The EVP says the company tends to view itself with a much more blue-collar underdog mindset. As a first-generation Cuban American whose parents were willing to do whatever it took to help their children get ahead, Linares says that scrappy and spirited approach is inherently appealing.
Recognizing Church and Dwight’s outlook is central to Linares’ leadership approach. “Once you know who you really are, you can find the place that matches your values and your interests,” Linares says. “That’s why I ask candidates in interviews who they are as leaders at their core. It is important to get to know yourself as a leader early in your career.”
Linares says that matching one’s personal strengths with a company that reflects those skills and values is when a corporate career inevitably flourishes.
Linares’ own personal success has birthed a desire to mentor Latin-American scientists and executives, who were far too few in Linares’s own career. “I want to help pave a path for more Latin Americans interested in the sciences.”

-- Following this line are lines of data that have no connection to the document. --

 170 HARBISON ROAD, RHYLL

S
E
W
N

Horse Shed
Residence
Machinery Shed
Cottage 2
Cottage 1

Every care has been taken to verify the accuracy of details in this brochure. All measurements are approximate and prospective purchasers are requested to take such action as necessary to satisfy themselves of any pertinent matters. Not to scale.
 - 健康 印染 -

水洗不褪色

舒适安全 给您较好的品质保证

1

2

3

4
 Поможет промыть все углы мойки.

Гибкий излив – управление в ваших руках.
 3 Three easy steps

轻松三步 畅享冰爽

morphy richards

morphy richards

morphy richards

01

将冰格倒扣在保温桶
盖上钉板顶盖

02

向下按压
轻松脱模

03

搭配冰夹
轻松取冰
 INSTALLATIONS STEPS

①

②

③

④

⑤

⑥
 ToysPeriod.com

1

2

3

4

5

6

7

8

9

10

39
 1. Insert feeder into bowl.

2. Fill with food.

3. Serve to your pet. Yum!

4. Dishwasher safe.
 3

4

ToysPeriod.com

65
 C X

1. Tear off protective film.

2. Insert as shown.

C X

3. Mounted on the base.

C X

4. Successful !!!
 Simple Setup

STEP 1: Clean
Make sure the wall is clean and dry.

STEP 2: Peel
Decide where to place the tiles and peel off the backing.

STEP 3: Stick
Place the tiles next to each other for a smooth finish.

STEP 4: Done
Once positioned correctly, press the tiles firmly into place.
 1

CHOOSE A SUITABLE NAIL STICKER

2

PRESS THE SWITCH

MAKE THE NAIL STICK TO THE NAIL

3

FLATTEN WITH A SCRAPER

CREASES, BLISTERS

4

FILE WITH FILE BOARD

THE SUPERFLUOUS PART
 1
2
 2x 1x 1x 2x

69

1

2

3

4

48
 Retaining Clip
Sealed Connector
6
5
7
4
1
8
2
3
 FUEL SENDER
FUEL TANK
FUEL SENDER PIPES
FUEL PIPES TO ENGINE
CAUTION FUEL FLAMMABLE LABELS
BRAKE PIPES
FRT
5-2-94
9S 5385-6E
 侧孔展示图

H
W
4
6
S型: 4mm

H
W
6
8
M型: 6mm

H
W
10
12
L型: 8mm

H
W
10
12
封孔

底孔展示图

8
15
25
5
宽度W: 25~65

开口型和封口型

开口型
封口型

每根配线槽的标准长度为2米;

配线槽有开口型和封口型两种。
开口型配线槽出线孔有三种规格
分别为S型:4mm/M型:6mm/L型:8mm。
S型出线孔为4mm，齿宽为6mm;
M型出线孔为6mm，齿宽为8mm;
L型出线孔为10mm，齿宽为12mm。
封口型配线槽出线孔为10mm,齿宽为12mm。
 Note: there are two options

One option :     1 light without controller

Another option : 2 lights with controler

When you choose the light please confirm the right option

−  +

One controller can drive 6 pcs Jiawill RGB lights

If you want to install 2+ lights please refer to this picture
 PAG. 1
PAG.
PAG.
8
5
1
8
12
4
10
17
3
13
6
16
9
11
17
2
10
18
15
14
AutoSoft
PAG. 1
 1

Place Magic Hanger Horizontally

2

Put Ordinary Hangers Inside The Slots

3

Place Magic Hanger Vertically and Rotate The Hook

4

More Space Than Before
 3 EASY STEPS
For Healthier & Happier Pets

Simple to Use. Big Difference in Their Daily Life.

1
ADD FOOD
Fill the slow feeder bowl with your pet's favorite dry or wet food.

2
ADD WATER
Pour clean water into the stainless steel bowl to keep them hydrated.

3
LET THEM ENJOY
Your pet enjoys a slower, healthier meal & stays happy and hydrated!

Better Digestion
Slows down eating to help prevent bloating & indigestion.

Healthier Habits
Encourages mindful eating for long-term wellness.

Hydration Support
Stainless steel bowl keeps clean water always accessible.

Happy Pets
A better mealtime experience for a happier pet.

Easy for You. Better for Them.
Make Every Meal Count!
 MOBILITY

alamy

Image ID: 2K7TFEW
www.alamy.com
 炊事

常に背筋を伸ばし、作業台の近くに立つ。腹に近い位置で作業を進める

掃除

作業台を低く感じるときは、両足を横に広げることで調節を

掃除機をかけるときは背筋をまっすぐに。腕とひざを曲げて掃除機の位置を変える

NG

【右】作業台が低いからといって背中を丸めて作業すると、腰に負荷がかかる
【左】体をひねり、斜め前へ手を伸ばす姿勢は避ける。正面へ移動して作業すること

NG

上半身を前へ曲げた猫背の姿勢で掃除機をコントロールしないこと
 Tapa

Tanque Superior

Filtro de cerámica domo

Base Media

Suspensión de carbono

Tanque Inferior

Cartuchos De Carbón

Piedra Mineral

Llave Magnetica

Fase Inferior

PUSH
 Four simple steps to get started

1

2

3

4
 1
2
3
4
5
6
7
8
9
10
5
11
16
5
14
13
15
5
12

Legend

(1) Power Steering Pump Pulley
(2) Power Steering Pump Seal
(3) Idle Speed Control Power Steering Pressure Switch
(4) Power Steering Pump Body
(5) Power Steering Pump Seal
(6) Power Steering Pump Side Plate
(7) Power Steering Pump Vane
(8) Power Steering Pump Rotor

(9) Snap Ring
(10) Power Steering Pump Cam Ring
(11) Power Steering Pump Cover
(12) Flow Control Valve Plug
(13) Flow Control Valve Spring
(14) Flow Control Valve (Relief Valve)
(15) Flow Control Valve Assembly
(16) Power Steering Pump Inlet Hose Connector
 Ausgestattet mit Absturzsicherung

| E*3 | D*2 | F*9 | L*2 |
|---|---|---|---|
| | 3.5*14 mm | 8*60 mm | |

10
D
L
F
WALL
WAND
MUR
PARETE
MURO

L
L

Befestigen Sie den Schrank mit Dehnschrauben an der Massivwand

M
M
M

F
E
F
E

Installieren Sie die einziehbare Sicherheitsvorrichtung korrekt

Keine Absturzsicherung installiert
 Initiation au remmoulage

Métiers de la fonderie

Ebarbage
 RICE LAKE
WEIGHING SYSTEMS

And while the EVP didn’t have many Latin American role models in the industry to look up to during his own rise, times are changing. “The good news is that there are many more Hispanic executives today in technical organizations than when I started,” Linares says.
First motivated to make his parents proud, Linares says he now feels responsible to his heritage, helping others where he can. “I’m very proud of where we’ve come from and where we’re all going.”